- DATA TO USE -
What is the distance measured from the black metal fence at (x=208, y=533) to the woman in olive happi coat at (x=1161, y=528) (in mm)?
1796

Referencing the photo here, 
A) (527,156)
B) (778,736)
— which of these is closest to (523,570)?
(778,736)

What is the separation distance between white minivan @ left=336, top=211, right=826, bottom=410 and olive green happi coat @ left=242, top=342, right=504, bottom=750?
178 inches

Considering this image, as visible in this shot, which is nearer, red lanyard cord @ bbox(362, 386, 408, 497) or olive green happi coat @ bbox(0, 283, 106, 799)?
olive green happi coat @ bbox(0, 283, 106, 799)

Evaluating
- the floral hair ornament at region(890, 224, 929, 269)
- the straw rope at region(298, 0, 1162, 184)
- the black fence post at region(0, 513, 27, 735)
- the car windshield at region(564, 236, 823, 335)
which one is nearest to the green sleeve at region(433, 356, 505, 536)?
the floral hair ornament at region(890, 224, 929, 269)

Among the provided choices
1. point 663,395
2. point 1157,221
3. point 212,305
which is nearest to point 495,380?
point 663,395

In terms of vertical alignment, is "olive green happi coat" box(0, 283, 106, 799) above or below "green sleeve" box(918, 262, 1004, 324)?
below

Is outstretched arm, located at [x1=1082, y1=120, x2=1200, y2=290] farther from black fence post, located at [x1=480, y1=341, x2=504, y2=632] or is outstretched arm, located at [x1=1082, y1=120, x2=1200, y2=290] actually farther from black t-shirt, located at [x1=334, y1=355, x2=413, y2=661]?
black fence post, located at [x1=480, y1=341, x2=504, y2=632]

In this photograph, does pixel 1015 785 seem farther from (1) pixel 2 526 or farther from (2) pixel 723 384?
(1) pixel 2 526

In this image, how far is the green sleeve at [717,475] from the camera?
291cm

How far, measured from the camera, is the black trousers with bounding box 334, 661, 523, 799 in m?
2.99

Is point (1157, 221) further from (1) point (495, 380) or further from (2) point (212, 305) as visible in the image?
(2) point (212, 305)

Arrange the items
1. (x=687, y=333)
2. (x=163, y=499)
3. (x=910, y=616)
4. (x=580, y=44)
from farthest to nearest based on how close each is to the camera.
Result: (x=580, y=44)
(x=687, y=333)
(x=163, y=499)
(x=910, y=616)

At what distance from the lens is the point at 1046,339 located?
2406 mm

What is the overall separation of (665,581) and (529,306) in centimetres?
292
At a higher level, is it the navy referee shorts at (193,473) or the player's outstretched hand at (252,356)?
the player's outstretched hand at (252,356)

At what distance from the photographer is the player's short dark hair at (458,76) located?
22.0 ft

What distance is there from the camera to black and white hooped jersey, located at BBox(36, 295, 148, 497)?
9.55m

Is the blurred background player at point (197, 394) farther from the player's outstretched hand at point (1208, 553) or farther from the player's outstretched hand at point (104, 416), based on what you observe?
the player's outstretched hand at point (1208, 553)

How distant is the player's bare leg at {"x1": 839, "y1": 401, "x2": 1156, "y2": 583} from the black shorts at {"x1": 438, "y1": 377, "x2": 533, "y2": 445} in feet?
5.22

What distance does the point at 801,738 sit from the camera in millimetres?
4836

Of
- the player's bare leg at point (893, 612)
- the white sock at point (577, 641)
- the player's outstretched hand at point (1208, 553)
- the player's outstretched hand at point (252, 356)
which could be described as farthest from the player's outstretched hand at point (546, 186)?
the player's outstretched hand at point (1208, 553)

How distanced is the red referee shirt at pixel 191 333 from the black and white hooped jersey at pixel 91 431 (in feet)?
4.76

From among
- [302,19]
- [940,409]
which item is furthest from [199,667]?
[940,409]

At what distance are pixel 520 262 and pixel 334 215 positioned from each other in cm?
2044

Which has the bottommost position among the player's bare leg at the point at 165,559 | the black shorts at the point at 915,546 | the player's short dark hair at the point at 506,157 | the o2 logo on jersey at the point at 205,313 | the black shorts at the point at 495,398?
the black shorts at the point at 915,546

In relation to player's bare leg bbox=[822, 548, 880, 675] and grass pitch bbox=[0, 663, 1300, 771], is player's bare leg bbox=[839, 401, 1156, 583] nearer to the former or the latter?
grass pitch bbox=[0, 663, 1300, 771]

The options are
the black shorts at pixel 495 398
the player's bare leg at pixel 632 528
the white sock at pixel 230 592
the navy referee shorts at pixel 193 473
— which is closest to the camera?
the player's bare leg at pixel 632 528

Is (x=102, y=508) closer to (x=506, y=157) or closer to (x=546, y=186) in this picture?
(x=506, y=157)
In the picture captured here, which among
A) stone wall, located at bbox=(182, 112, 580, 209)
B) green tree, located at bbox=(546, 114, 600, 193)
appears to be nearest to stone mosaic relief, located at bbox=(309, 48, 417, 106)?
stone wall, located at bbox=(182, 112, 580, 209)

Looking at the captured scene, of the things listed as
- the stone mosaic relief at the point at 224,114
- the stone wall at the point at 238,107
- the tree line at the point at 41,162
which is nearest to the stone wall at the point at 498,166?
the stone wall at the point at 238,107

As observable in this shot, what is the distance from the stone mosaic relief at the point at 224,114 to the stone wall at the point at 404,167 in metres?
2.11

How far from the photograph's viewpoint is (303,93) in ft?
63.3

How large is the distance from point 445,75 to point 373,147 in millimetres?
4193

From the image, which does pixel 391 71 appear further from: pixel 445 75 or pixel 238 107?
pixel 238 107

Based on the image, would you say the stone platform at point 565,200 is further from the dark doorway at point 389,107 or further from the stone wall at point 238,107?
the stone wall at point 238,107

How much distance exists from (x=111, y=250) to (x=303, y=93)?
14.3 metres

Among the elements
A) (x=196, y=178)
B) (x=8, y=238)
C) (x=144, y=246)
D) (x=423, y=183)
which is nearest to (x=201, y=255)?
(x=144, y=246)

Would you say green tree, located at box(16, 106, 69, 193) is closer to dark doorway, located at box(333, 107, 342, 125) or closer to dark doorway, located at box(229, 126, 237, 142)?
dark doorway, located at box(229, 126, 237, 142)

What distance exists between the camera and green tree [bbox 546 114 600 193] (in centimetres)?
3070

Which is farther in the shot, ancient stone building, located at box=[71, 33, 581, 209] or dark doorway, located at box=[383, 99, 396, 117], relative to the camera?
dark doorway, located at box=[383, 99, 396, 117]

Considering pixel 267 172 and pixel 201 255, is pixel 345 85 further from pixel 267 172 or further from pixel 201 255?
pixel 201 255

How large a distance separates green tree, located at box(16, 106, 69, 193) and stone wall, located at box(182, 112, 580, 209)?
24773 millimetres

- TASK OBJECTIVE -
Convert the lines from the one containing "How large a" through the end of the entries, inclusive, into a JSON list of strings with one string per line, leaving out blank lines.

- OUTPUT OF THE EXERCISE -
[
  "How large a distance separates green tree, located at box(16, 106, 69, 193) and stone wall, located at box(182, 112, 580, 209)?",
  "24773 millimetres"
]